Crawled caption data:
*** Begin section ***

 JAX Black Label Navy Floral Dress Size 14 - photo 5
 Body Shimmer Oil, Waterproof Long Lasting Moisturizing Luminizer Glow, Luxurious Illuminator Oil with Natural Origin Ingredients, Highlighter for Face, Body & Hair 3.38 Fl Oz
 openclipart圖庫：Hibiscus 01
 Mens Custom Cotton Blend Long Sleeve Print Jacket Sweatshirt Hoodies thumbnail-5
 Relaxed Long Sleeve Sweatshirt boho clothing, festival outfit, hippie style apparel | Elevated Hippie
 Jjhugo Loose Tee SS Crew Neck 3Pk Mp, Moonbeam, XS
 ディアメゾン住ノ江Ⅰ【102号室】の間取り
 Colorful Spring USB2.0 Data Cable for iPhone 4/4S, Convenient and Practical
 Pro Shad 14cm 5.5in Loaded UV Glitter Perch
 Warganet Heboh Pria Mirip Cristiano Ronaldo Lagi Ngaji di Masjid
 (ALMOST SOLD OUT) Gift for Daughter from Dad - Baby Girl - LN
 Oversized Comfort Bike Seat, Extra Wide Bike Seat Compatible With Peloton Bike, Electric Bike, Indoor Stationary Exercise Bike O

*** End section ***

● Activity: In the entries, some lines may contain the word "Sweatshirt". Give how many do, as a number by itself.

● Exercise result: 2